Аспананкур стоял у самой воды (вода, шипя, подтянувшись к его ногам и лизнув кожаные сапоги, скатывалась), он не слышал, казалось, Ивана, он был там, на Парамушире.
— Только в стойбище Чепатуя есть охотники, — ответил спокойно Аспананкур.
— У, ирод! — пробормотал Данила. — А знаешь ли, паря, кто на сем острову живет? — Тут Данила принял вид чуть ли не ласковый, он приблизился к Аспананкуру и старался заглянуть ему в глаза, но тот глядел, не отрываясь, на Парамушир; однако после Данилиного вопроса оживился, простер вперед руку и торжественно произнес, как произносят то, чем всегда гордятся:
— Там живут айну, храбрые воины… Много храбрых воинов…
— Слышь, Иван, что он говорит! — крикнул Данила. — Там мохнатые, только большим числом!
— Чай, не врет…
— Только зря стращает, — сказал Иван.
— Какой резон. На него поглядеть — не врет, — подтвердил Данила.
— Вот, считай, почти и побывали на Парамушире, — пошутил Иван.
— Пусть так и будет, — подтвердил Данила. С ним молча и охотно согласились.
Шибанов доложил Даниле, что курилы миролюбивы, детишек уже не прячут, а бабы принесли им несколько котлов, в которых варить можно. Так что Данила поспел как раз к утиной похлебке: дичи тут простор.

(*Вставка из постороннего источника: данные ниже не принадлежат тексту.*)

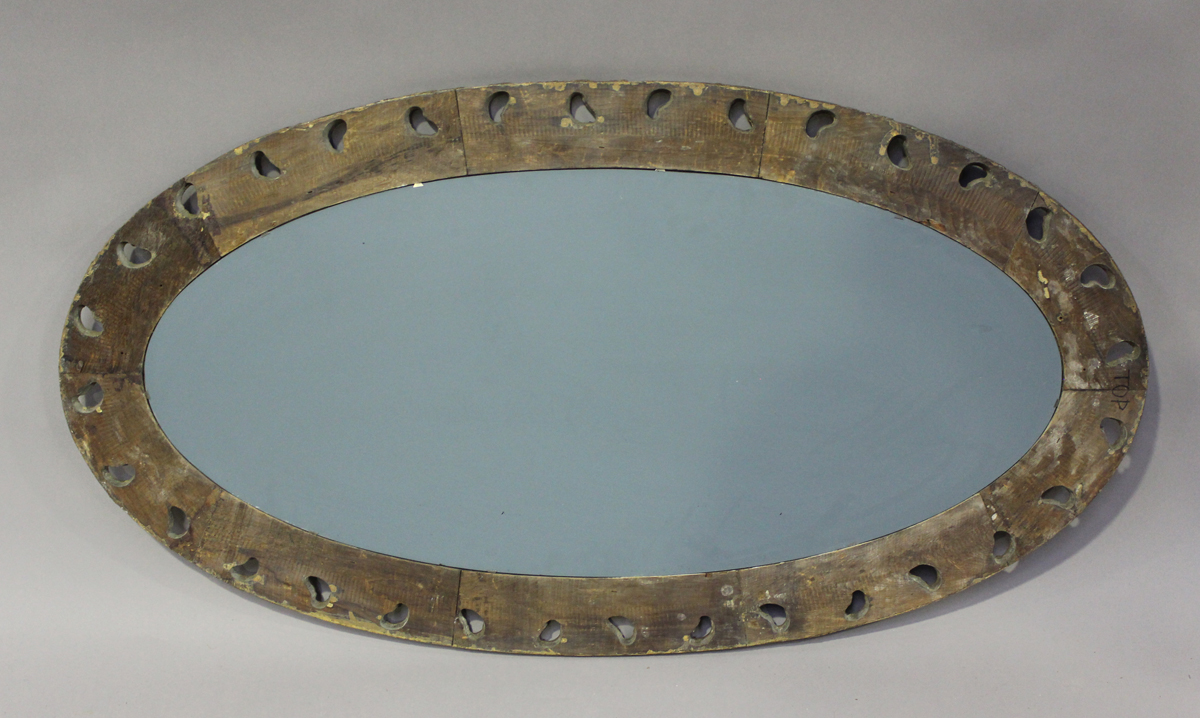 An early 20th century gilt painted, carved and moulded oval wall mirror, 121cm x 65cm.Buyer's - Image 2 of 3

А больше всех радовалась Каяпикайну — ее муж Аспананкур невредим. Сколько пережила она, слушая разговоры женщин. Его непременно убьют, говорили они, зачем им Аспананкур, у которого красивая жена; наверно, они заберут Каяпикайну с собой; нет, пусть Каяпикайну не плачет, они не отдадут ее казакам, да и у нее ребенок; нет, не заберут казаки Каяпикайну; а если придется Аспананкуру умереть, то он заберет с собой все души казаков, один он не уйдет.
Чепатуй настойчиво просил отложить платеж ясака до следующего года: нечем отдавать, а заберут у них последнее, с голоду помрет айн.
— Что ж, Иван, — нехотя согласился Данила. — Конечно, с ясаком явиться в остроги знатнее… Ничего, на следующий год вернемся. В книгу внеси — ясак за курильцами.
— А пост оставим, дядь Данила?
— Ясаул, а все дядь да дядь, — проворчал, пряча улыбку, Данила.
— Нема ж никого рядом.
— Ладно… А пост зачем? Не ты ль надумал зимовать. Ты мне в острогах нужнее, Ваня.
— Да нет, Шибанова можно и дружка его Березина…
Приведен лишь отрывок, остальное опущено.